DISTRITO FEDERAL, Brasília - Uma mesa de conferência utilizada por Juscelino Kubistchek, assinada pela arquiteta Ana Maria Niemeyer, e duas outras escrivaninhas, sob a assinatura do designer, Jorge Zalszupin da L`atelier, estão sendo restauradas e deverão voltar a ocupar o Gabinete da Presidência da República, no Palácio do Planalto.

Para o superintendente do Instituto do Patrimônio Histórico e Artístico Nacional no Distrito Federal (Iphan-DF), Carlos Madson Reis, este é um dos melhores presentes para comemorar os 57 anos de Brasília. Ele explica que o trabalho é o resultado de um Acordo de Cooperação Técnica entre o Iphan e o Instituto Federal de Brasília (IFB), para a recuperação dos móveis criados para a inauguração da cidade.

O restauro está sendo realizado pelos alunos de Produção Moveleira do IFB – Campus Samambaia, do nível avançado do Curso Técnico em Móveis. Além do repasse de recursos, técnicos do Iphan-DF ministraram palestras para os alunos do curso de mobiliário moderno. De acordo com o professor Fred Hudson, o trabalho é minucioso e acompanhado, também, pela equipe de docentes. Ele alerta que, como as peças a serem restauradas são assinadas por designers modernistas, o curso exige integração, organização e muito conhecimento histórico e técnico.

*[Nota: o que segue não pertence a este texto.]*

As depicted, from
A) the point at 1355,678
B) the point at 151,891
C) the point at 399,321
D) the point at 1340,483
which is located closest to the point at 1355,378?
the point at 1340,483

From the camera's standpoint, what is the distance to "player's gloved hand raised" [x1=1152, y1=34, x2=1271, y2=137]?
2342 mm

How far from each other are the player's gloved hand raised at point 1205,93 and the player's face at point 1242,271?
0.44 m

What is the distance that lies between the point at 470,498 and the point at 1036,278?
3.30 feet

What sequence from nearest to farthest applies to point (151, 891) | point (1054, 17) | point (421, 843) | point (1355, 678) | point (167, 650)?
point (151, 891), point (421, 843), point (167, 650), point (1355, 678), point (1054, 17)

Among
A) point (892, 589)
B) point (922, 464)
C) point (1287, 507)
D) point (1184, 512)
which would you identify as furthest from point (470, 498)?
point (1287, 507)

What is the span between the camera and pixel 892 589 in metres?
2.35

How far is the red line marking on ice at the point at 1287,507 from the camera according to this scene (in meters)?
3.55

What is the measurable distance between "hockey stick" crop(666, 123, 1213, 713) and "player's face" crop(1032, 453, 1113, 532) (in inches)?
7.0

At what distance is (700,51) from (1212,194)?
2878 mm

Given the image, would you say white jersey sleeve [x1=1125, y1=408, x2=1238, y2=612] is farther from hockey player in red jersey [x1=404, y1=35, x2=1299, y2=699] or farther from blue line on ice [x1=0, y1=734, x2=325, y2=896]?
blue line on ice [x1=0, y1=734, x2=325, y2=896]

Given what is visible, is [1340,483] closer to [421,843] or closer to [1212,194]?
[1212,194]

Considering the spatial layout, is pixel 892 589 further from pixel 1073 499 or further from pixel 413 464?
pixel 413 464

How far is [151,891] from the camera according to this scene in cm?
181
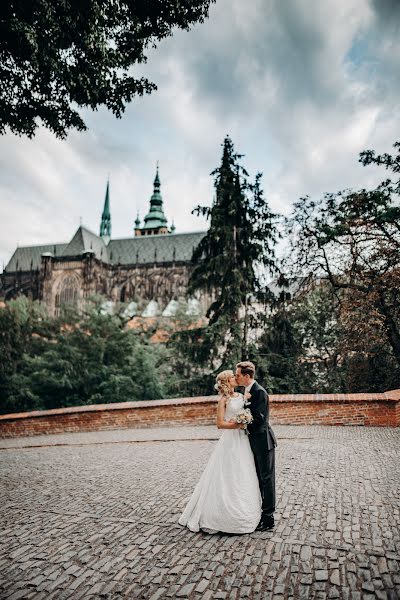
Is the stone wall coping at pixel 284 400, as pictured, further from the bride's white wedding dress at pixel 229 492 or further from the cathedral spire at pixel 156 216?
the cathedral spire at pixel 156 216

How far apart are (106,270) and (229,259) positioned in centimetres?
4755

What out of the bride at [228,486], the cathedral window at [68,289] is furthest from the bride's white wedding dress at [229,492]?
the cathedral window at [68,289]

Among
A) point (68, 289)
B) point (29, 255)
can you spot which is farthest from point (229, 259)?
point (29, 255)

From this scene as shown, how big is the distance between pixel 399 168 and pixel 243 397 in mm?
11985

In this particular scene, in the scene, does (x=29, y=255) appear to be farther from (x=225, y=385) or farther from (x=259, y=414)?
(x=259, y=414)

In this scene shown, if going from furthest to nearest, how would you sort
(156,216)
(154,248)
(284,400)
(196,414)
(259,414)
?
(156,216)
(154,248)
(196,414)
(284,400)
(259,414)

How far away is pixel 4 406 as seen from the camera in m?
17.3

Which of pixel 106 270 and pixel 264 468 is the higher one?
pixel 106 270

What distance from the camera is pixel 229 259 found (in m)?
15.2

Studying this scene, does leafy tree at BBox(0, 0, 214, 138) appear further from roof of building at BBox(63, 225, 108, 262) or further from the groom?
roof of building at BBox(63, 225, 108, 262)

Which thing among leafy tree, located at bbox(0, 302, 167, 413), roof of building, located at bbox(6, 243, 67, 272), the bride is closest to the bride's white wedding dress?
the bride

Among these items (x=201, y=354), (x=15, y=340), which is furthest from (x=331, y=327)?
(x=15, y=340)

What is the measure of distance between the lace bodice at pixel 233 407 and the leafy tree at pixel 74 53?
5.96 metres

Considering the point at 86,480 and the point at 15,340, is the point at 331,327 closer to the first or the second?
the point at 15,340
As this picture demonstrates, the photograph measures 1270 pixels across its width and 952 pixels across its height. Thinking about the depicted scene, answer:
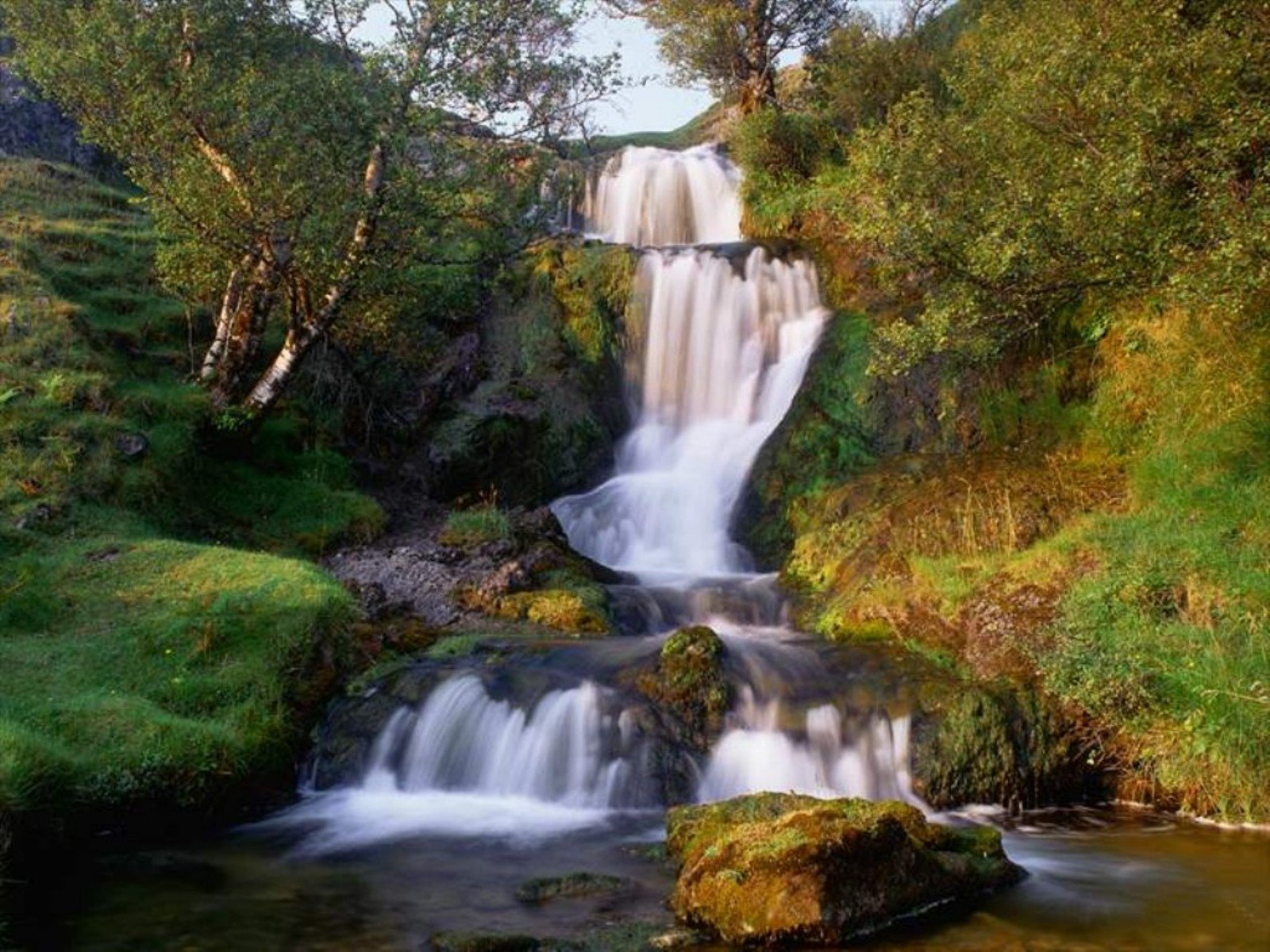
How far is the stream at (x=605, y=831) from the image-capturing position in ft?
22.5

Alunos de Produção Moveleira do IFB – Campus Samambaia, do nível avançado do Curso Técnico em Móveis (Foto: IFB)

O superintendente Carlos Madson Reis ressalta que “essa parceria entre Iphan e IFB é importantíssima sob vários aspectos, especialmente porque possibilita a formação de profissionais com sensibilidade para intervir nesse valioso patrimônio e, ao mesmo tempo, promove a geração de emprego e renda e a inserção no mercado de trabalho. Esse acordo une a preocupação do Iphan com a preservação desse rico acervo, que possui muitas peças projetadas especialmente para os palácios e instituições públicas a que pertencem, com a expertise do IFB na área de ensino e pesquisa sobre o tema. É o trabalho de preservação, cumprindo sua função social”.

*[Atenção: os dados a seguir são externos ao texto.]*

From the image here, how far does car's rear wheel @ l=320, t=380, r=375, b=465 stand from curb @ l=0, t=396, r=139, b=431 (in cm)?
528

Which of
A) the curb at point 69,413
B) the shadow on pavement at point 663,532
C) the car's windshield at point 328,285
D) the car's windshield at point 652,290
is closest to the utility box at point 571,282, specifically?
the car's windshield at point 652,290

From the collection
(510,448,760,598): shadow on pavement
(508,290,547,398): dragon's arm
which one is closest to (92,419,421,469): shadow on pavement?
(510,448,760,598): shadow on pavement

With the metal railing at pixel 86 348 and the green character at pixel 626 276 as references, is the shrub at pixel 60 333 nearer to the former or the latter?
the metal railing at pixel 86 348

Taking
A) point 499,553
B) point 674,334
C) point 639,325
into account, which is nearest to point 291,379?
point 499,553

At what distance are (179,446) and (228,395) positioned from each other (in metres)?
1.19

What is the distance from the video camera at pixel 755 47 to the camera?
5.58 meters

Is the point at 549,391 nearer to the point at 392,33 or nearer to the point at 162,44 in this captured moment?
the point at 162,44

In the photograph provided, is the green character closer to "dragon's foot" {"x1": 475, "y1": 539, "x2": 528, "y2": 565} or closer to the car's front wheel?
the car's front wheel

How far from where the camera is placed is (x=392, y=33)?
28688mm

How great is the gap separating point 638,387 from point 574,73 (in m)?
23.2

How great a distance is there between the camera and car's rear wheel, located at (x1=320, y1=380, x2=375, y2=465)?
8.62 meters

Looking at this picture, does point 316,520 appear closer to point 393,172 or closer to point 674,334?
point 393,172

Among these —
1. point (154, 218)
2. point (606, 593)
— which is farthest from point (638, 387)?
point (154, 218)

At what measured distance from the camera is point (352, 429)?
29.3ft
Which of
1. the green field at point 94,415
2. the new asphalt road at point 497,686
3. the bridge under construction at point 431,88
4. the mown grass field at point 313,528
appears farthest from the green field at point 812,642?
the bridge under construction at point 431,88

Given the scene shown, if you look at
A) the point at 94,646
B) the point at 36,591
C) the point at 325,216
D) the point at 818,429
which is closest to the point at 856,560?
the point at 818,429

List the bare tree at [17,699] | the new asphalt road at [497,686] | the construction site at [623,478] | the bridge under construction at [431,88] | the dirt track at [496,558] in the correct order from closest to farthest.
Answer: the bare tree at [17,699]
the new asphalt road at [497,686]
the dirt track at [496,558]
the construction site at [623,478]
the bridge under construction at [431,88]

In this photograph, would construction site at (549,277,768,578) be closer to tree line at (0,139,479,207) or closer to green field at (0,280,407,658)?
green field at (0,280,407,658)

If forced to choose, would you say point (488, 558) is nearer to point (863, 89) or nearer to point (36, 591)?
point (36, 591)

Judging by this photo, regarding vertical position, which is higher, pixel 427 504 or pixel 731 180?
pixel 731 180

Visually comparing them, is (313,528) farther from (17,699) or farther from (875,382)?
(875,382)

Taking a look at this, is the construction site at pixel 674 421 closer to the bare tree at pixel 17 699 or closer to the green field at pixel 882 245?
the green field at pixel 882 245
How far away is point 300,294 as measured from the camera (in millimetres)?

alunos de Produção Moveleira do IFB – Campus Samambaia, do nível avançado do Curso Técnico em MóveisJá o professor Fred Hudson explica que “o objetivo central desse acordo é a realização de cursos de capacitação em conservação e restauro de mobiliário moderno, uma vez que a recuperação desse acervo é uma preocupação comum ao IFB e ao Iphan. Um acordo mais recente, firmado entre o IFB e a Presidência da República, trouxe para o projeto as peças de mobiliário moderno do Palácio do Planalto”.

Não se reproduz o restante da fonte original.